= ТЕКСТ ДЛЯ РАЗБОРА =
Выманить и уничтожить. О том как Родина «любила» своих сыновей
Расшифровка радиообмена между резидентурой НКГБ в США и Лубянкой: как после окончания Второй мировой шла настоящая охота за каждым советским моряком-невозвращенцем
Встреча на Эльбе, апрель 1945 года
|
|
|
|
«Караваны» ленд-лиза – американская помощь плывет в СССР | |
|
|
Начальник внешней разведки НКГБ СССР, генерал-майор Павел Фитин | |
Полковника Засядко денщик, довольно смышленый, вздумал из-под ведомства военного освободиться и жить по-французски, пользоваться свободою, убеждая себя, что в настоящее время он не находится в России, под грозою, а в свободной земле, Франции… …и, пришед к полковнику, сказал: «Отпустите меня! Я вам долее не слуга!» – «Как? Ты денщик: должен служить, как тебя воинский устав обязует!» – «Нет, г. полковник, теперь мы не в России, а в вольной земле, Франции, следовательно, должны ею (свободой) пользоваться, а не принужденностью!»
Полковник доложил о вольнодумце генералу.

= ЗАДАНИЕ A =
Какую должность и звание Павла Фитина называет подпись в тексте о невозвращенцах?
= ЗАДАНИЕ B =
Продолжите текст о невозвращенцах, начав сразу после его последней фразы.

= ФРАГМЕНТ ДАННЫХ =
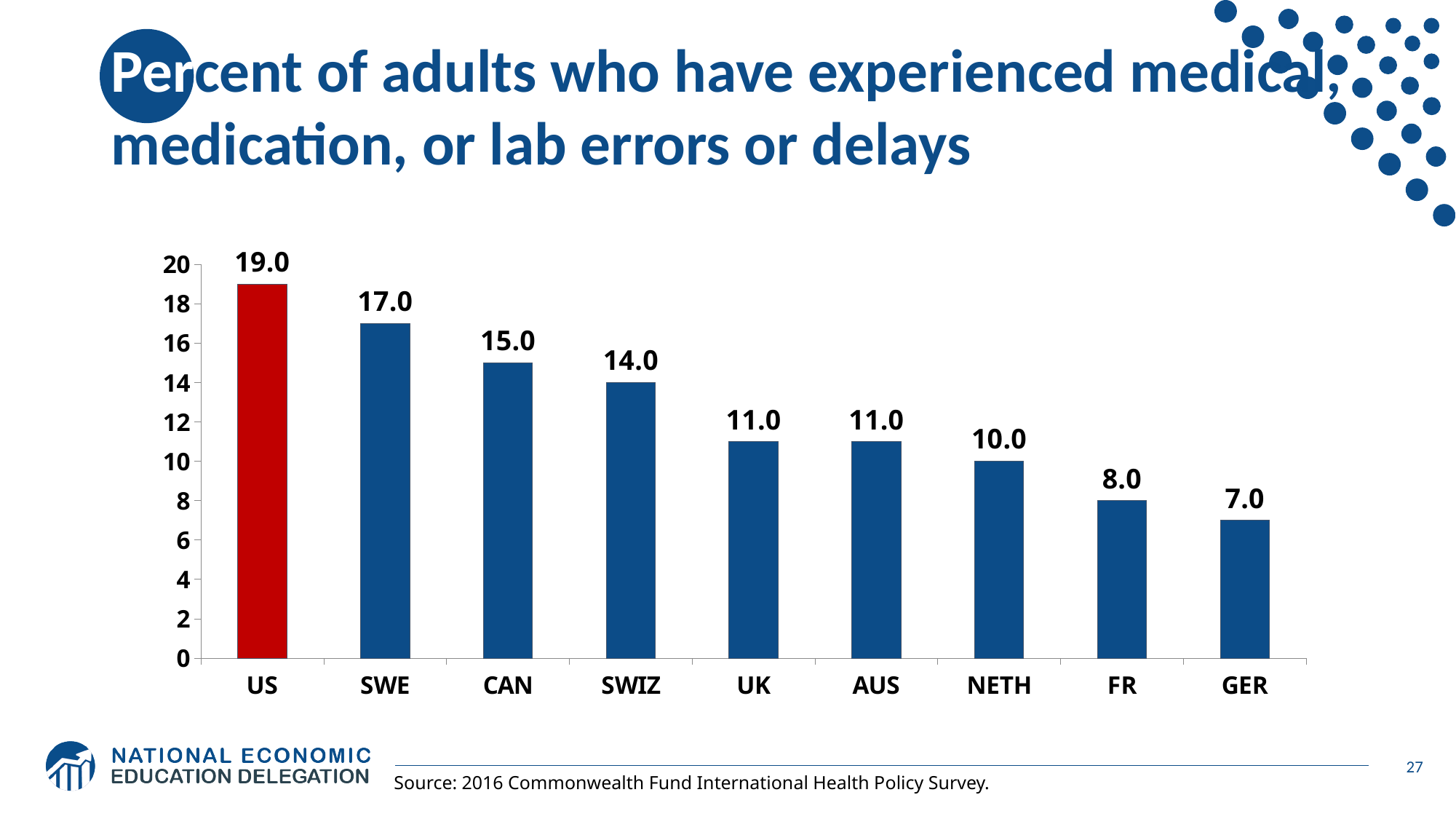
Which country has the lowest value? GER What is the value for NETH? 10.0 Which country has the highest value? US Which bar is coloured red rather than blue? US What kind of chart is shown on the slide? bar chart What is the value for SWIZ? 14.0 What is the difference between the values for the US and SWE? 2.0 What is the difference between the values for CAN and GER? 8.0 Which is larger, the value for FR or the value for NETH? NETH Do the values rise or fall from left to right along the x axis? fall What is the value for the US? 19.0 How many countries are shown on the chart? 9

= ОТВЕТ A =
Начальник внешней разведки НКГБ СССР, генерал-майор.

= ОТВЕТ B =
Хоть автор записок и утверждает, что этот случай «небывалый в войске и в летописях истории русских войск», в другом месте он же сообщает, что по возвращении из похода русская армия недосчиталась сорока тысяч нижних чинов, «о возвратe которых Государь Александр и просил короля Людовика XVIII», однако король просьбу императора исполнить не мог «за утайкою французами беглецов, и потому ни один не возвратился».
40 тысяч невозвращенцев из армии победителей, и не дворян, а мужиков! И это несмотря на зверскую «дисциплинарию», которую в порядке вещей считали доблестные освободители России от французского ига. Мотив солдата был самый что ни на есть политический: он желал «пользоваться свободой», какую нашел лишь на чужбине.
Об этом же с возмущением писал жене в 1814 году граф Ростопчин:
«Суди сама, до какого падения дошла наша армия, если старик унтер-офицер и простой солдат остаются во Франции, а из конно-гвардейскаго полка в одну ночь дезертировало 60 человек с оружием в руках и лошадьми. Они уходят к фермерам, которые не только хорошо платят им, но еще отдают за них своих дочерей.»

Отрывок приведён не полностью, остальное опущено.